Another thing I’ve noticed with Hutchison’s off-ball defense is improper depth. He has the tendency to be too far up, leaving him susceptible to backdoor cuts. Defense away from the basketball is probably the biggest weakness in Hutchison’s game right now.
You saw a poor closeout by Hutchison in one of the clips above, due to getting himself out of position defensively, a habit he needs to shake. Another bad defensive habit is the way he closes out to shooters. Hutchison often closed out to shooters very hard, which chased them off the line but allowed the ball-handler to blow right by him and get into the teeth of the defense. This is another area where he needs to be taught better technique and better weight distribution.
Notice how Hutchison hops at the end of this closeout because he leaves his feet. He needs to learn to consistently close out with quicker, choppier steps while keeping his weight more balanced to protect against the blow-by.
Hutchison is a flawed player defensively right now. It is very hard to deny that. But he has also shown signs of his potential on that end. With his quickness, athleticism, 6’7″ frame and 7’1″ wingspan, the right coaching could turn Hutchison into a plus defender. Averaging 1.5 steals per game is far from spectacular, but it shows that there might be something there.
Hutchison has flashed the ability to be disruptive on defense, but he needs to really harness it. Consistency on the defensive end is going to be the key to Hutchison’s NBA career. When he buys in defensively, there appears to be something coaches can work with:
In the clip above, Hutchison does a nice job of using his quickness to switch (something the Lakers like to do a lot), stay in front of the driver and then use his size and length to block the shot.

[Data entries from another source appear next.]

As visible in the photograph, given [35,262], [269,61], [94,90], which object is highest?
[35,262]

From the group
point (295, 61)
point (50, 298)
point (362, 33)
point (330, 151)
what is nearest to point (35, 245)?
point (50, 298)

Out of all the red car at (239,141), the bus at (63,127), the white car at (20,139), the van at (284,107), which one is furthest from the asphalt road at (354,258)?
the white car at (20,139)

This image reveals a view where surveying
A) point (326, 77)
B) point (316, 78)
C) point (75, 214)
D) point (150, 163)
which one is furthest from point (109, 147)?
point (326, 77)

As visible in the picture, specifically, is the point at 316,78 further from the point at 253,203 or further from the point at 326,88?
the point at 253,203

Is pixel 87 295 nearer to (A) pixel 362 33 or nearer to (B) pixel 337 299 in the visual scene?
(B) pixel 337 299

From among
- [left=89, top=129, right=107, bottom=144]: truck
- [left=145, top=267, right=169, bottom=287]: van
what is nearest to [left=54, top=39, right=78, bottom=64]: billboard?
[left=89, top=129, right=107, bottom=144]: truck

Another area where I think Hutchison has some potential is jumping in passing lanes to create turnovers. If he ends up on a team that likes to push the pace like the Lakers do, the ability to force turnovers would help tremendously. Here’s an example of his ability to do so and the athleticism to outrun the pack in transition for the big finish:
If Hutchison gets drafted by a team with the right staff to coach him up on that end of the floor, he’s a player that I believe can develop noteworthy defensive prowess. As for right now, though, it’s still a work in progress. But there is reason to be optimistic Hutchison can become at least a quality three-and-D player at the next level.
Fit with the Lakers
Hutchison could help the Lakers in a few areas that they were lacking this season: wing depth and offense. Their up-tempo style would be ideal for Hutchison’s offensive skill set and athletic ability. Seeing as the Lakers made a considerable leap defensively last season after being consistently one of the league’s worst defensive teams, I would like to think that they could help develop Hutchison’s game on that end.
He might not even be on the board when the Lakers are on the clock with the 25th overall pick, assuming they don’t trade out of that spot. If he is, the Lakers should take a serious look at Hutchison. Multiple aspects of his game should translate well to the NBA, making him at least a quality rotation player. Hutchison next to Josh Hart with the second unit could be a lot of fun.
If the Lakers somehow do end up drafting Hutchison, they will be getting a high character prospect that works extremely hard to get better. Plus, Hutchison is a Kobe guy, so that should score him some points with general manager Rob Pelinka, right?